Friday, March 15, 2013

I Don't Have A Tiger By the Tail When I Swing My Golf Club

Sam and I read an advertisement on Face book that said it would reveal the top 10 golf swing killers and after reading them, I should be able to lower my score 3 to 5 strokes, maybe as many as 10 strokes. So I clicked on that page and was told after I answered a few simple questions that my number 1 “death swing” would be revealed to me. I stopped reading at that point because revealing my “death swing” was going to cost me money and I had an attack of the cheaps. Besides, unless I missed my guess, this was another one of those deals where they wanted to deduct money from my bank account every month until Tiger Woods became Pope or hell froze over and I have fallen victim to enough of those scams.

Besides, I think I’m pretty sure what my number one golf “death swing” is - going to the golf course! My second golf “death swing” would be taking a club out of my bag. My third “death swing” would be thinking I could actually drive a ball 250 yards down the fairway. My fourth “death swing” would be attempting to do that.

Need I go on? I like golf a lot. I don’t love it, I just like it. I’m pretty much a fair-weather golfer - no rain, no wind, definitely no snow. The best game I ever played was in 95-degree weather and I shot a 95. Capische? Yes, that score was for 18 holes smart alecks!

But I’m not impressed with a promise to shave 3 to five strokes off my usual score which perennially hovers around 100 to 120 for 18 holes. Even taking 10 strokes off that isn’t very impressive (although I guess it would be better than nothing).

When I first started playing golf I could count on losing a dozen or more balls each round. I always made sure my bag was well stocked with good cheap used balls. I couldn’t afford to buy new ones at the rate I lost them. Fortunately, I’m down to one or two balls a round now. I consider that real progress.

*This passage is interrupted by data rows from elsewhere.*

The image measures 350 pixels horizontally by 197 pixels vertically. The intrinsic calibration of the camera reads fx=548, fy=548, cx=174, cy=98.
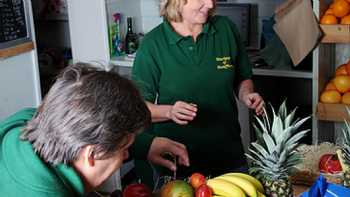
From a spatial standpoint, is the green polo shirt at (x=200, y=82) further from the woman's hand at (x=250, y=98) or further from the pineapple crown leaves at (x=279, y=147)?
the pineapple crown leaves at (x=279, y=147)

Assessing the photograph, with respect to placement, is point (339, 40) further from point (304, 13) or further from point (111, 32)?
point (111, 32)

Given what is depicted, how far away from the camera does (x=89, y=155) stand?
1.11 meters

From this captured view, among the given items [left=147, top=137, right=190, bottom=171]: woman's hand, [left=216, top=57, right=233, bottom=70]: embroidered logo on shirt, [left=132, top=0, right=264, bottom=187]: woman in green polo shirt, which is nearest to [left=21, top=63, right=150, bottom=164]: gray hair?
[left=147, top=137, right=190, bottom=171]: woman's hand

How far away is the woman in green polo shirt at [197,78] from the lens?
1.99 m

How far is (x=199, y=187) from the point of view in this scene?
147 cm

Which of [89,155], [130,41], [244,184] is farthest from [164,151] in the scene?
[130,41]

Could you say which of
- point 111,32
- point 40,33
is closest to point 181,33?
point 111,32

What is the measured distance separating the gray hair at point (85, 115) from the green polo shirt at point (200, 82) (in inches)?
32.9

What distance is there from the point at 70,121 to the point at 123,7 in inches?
92.7

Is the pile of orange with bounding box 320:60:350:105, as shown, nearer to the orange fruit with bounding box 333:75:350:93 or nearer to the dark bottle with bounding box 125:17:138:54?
the orange fruit with bounding box 333:75:350:93

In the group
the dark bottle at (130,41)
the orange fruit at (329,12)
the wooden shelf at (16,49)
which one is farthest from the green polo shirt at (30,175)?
the dark bottle at (130,41)

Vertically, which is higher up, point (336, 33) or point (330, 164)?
point (336, 33)

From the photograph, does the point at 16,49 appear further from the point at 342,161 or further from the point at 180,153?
the point at 342,161

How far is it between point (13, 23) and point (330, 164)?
1904mm
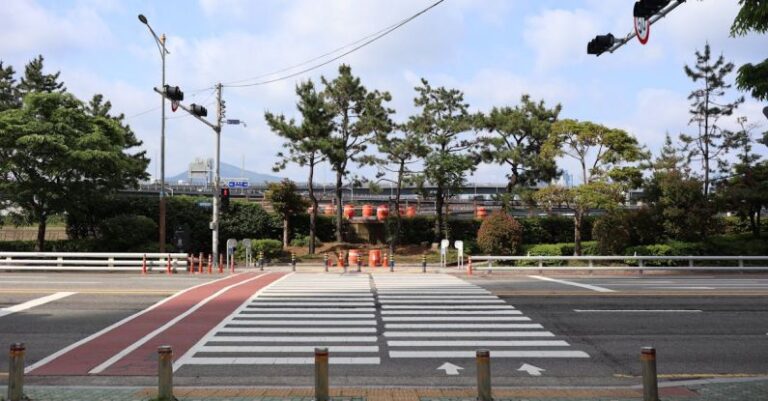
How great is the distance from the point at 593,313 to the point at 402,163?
2719 centimetres

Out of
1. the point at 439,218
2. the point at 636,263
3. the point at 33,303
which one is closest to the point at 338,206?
the point at 439,218

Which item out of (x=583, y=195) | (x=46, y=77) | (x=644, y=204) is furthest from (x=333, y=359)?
(x=46, y=77)

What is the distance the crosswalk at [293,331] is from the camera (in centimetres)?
957

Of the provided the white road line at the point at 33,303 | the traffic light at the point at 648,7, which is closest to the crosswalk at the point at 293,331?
the white road line at the point at 33,303

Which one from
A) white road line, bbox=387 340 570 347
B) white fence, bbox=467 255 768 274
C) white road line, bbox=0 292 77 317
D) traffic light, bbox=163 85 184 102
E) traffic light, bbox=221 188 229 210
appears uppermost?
traffic light, bbox=163 85 184 102

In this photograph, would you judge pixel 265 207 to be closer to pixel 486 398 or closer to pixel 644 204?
pixel 644 204

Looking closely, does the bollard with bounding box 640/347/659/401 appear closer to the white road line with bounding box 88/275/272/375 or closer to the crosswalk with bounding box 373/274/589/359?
the crosswalk with bounding box 373/274/589/359

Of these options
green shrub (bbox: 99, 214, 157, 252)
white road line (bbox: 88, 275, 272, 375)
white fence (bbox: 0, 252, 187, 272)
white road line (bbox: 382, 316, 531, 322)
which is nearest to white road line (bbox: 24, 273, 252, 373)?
white road line (bbox: 88, 275, 272, 375)

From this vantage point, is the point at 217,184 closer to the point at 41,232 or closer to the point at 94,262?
the point at 94,262

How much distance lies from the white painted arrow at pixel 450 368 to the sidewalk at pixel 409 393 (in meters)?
1.12

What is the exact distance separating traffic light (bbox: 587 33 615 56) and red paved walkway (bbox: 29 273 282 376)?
28.7 feet

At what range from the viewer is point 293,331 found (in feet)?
38.7

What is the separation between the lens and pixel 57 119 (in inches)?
1232

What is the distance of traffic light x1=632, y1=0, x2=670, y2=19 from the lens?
9.27 meters
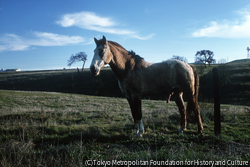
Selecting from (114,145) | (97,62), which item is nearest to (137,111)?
(114,145)

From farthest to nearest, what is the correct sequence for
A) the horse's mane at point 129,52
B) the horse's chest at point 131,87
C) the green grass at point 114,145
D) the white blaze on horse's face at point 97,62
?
the horse's mane at point 129,52 → the horse's chest at point 131,87 → the white blaze on horse's face at point 97,62 → the green grass at point 114,145

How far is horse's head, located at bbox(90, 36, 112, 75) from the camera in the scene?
15.2 ft

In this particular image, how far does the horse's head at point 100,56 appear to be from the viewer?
463cm

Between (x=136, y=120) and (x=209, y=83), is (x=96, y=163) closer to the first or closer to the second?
(x=136, y=120)

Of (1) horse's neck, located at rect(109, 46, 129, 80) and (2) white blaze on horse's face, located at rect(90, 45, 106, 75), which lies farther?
(1) horse's neck, located at rect(109, 46, 129, 80)

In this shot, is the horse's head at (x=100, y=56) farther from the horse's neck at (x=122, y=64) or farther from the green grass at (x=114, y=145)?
the green grass at (x=114, y=145)

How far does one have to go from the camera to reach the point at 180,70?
17.4 feet

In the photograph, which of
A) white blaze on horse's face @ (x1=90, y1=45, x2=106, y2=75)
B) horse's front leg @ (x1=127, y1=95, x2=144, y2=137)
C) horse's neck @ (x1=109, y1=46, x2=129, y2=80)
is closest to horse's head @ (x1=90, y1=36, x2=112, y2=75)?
white blaze on horse's face @ (x1=90, y1=45, x2=106, y2=75)

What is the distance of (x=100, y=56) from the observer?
15.9 feet

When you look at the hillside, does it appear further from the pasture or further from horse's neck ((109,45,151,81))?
horse's neck ((109,45,151,81))

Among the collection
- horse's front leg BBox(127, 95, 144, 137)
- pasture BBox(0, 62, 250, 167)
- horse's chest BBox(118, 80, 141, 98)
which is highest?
horse's chest BBox(118, 80, 141, 98)

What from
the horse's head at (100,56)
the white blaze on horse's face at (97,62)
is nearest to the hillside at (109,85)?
the horse's head at (100,56)

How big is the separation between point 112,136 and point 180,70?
323cm

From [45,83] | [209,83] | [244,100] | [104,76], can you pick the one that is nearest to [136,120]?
[244,100]
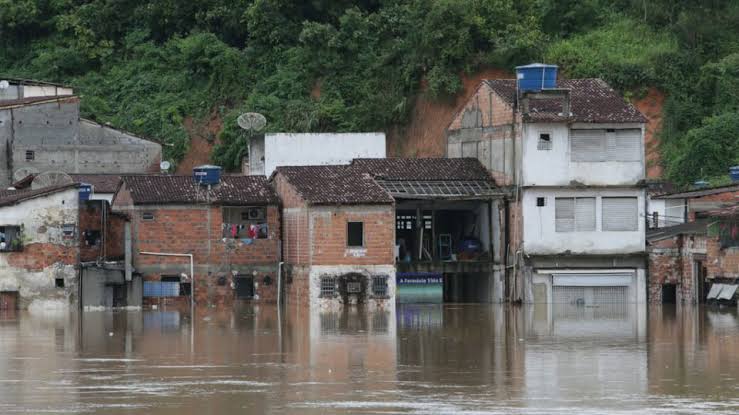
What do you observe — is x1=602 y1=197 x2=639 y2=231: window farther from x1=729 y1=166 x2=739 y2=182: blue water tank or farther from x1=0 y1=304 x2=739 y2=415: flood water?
x1=0 y1=304 x2=739 y2=415: flood water

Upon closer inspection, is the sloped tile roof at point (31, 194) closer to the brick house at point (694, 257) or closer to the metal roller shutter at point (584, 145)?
the metal roller shutter at point (584, 145)

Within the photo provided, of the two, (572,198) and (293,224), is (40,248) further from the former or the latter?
(572,198)

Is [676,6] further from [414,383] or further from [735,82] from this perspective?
[414,383]

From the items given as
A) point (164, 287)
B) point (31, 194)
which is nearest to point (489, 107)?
point (164, 287)

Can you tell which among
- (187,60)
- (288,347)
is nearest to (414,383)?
(288,347)

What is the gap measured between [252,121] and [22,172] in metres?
9.87

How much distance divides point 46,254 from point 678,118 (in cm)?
2843

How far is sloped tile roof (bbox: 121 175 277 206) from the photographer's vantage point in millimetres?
58062

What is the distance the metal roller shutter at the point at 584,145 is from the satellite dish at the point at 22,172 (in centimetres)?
2455

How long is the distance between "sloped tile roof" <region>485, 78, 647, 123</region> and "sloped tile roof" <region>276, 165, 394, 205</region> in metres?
5.64

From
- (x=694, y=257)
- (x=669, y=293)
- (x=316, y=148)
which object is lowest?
(x=669, y=293)

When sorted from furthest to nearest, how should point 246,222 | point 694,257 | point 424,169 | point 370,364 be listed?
point 424,169 < point 246,222 < point 694,257 < point 370,364

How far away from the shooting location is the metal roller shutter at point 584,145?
58469 mm

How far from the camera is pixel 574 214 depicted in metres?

As much as I hate to admit it, the biggest thing that affects my swing is my attitude. I used to be able t hit the peewadding out of a baseball so I just naturally assumed I should be able to do the same with a golf ball. NADA. And $300 drivers would have made no difference so I didn’t buy one of those. I hate to admit it, but the biggest problem with my golf swing is that I hate taking advice about it from other people and I’ve never shucked out the green stuff for a lesson.

But I’ll probably go on playing golf. Now that spring is nearly here I’m starting to get the itch again. I wonder if I can sneak Sam onto the course in my bag. I’ve got a couple of pockets on that thing I think he would just fit into. Trouble is, he’d probably want to poop on one of the greens and I think the groundskeepers would frown on that.

Come to think of it though, I’ve been tempted a time or two to poop on a golf course myself. FORE!